### WRITTEN EXERCISE
Beginning at the line containing "How much space" and continuing to the end of the records below, give each line again exactly as it stands, and only those lines.

┌─ EXTRACTED INFORMATION

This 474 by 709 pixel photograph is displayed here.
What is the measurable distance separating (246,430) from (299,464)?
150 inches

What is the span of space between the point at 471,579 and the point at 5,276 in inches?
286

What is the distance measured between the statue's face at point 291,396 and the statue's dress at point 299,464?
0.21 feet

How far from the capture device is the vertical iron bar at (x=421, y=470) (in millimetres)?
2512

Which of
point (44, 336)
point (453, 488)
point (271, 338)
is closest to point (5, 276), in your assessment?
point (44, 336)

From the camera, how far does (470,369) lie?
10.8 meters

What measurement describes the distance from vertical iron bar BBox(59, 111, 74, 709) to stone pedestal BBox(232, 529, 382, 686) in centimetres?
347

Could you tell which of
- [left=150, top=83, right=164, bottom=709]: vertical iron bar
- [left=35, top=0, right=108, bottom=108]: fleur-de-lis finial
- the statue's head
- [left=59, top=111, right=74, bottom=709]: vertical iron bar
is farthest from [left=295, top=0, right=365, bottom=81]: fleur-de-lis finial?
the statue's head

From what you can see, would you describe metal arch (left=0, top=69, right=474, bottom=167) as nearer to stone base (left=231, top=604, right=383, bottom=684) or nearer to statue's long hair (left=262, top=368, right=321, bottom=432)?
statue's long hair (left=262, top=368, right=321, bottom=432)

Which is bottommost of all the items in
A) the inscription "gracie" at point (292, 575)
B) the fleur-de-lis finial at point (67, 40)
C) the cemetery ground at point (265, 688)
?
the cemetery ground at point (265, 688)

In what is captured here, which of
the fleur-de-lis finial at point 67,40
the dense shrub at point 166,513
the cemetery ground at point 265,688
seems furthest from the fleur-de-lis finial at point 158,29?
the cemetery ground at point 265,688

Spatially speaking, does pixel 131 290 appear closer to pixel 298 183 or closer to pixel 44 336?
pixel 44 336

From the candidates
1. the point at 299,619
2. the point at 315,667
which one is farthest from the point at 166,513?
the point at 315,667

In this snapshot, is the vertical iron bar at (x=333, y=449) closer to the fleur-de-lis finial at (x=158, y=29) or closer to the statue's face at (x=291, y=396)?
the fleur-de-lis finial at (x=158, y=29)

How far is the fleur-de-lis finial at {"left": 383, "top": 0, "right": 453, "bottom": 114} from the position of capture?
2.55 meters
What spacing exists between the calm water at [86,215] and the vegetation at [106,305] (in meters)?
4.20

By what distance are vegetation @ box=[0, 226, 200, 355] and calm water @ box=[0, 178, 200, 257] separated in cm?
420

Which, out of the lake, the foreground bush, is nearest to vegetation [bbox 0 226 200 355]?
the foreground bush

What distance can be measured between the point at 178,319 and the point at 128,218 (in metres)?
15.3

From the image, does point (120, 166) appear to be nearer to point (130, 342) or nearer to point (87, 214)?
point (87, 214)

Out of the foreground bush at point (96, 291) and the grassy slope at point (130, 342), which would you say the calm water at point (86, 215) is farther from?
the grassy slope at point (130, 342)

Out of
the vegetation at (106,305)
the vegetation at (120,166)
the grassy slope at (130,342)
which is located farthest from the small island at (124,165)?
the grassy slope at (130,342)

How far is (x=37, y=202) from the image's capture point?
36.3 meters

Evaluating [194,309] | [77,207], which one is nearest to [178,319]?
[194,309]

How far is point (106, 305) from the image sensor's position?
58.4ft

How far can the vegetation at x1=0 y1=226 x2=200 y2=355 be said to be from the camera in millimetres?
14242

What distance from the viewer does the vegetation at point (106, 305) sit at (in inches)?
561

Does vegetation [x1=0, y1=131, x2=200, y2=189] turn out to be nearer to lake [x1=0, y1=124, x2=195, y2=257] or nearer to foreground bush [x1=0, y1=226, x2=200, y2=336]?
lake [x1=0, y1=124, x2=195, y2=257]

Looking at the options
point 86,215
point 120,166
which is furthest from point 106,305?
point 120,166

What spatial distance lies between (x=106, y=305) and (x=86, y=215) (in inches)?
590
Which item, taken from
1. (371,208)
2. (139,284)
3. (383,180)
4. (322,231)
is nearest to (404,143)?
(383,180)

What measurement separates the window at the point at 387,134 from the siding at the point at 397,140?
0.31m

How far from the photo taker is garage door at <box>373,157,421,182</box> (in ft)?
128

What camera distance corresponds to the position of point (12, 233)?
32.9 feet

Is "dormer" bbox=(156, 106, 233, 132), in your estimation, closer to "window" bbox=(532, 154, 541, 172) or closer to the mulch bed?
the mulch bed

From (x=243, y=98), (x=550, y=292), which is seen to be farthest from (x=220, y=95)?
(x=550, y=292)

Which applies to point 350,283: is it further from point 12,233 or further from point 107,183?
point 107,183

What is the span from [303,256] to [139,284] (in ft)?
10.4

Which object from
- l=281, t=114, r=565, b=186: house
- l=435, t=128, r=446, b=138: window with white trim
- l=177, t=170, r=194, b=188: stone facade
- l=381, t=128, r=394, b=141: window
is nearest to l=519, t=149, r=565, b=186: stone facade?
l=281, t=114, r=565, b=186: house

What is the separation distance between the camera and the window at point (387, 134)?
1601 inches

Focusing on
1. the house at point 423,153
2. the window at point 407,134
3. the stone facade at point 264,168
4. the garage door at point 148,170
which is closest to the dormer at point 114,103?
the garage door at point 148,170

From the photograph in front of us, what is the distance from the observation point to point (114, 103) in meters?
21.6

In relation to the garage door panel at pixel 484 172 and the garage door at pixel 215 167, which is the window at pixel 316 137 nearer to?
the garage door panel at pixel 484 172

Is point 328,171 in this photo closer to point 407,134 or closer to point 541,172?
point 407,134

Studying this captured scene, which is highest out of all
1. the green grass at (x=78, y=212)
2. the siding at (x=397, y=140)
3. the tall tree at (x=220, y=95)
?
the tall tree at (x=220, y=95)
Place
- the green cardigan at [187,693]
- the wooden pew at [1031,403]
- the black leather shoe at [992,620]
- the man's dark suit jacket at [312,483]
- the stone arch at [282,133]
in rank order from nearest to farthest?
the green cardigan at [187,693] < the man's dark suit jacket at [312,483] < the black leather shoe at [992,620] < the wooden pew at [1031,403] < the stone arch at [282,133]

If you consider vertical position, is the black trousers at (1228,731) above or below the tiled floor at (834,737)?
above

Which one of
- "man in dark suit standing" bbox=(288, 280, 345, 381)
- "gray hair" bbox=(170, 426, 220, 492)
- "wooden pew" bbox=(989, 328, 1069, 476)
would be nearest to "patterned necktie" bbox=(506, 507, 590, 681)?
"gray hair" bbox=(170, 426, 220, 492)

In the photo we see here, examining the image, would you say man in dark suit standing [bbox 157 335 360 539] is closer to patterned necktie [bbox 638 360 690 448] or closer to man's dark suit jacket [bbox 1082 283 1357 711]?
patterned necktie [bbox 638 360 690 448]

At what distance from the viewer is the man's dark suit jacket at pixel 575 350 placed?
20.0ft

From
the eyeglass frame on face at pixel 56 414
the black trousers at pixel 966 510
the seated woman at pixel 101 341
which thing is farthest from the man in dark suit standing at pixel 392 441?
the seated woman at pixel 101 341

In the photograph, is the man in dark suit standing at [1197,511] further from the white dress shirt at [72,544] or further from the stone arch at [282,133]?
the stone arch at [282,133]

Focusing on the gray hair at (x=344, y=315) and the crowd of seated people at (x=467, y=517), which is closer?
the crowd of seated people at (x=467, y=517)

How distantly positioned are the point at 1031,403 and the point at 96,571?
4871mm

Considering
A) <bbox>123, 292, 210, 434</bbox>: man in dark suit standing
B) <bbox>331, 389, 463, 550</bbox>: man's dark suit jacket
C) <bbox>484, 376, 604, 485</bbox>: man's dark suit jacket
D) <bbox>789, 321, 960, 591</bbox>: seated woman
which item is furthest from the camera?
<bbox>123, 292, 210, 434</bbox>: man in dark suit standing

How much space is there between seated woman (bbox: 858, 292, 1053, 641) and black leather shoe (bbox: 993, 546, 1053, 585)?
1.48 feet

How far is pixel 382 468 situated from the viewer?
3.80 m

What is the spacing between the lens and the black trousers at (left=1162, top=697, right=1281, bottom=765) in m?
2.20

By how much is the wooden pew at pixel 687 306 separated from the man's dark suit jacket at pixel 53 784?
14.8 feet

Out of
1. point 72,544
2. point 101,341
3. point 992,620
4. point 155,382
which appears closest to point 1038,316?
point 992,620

└─

### RESPONSE
How much space is there between seated woman (bbox: 858, 292, 1053, 641) and black leather shoe (bbox: 993, 546, 1053, 585)?
1.48 feet

How far is pixel 382 468 situated from the viewer?
3.80 m

What is the spacing between the lens and the black trousers at (left=1162, top=697, right=1281, bottom=765) in m?
2.20

By how much is the wooden pew at pixel 687 306 separated from the man's dark suit jacket at pixel 53 784?
14.8 feet

Out of
1. point 72,544
2. point 101,341
3. point 992,620
4. point 155,382
which appears closest to point 1038,316?
point 992,620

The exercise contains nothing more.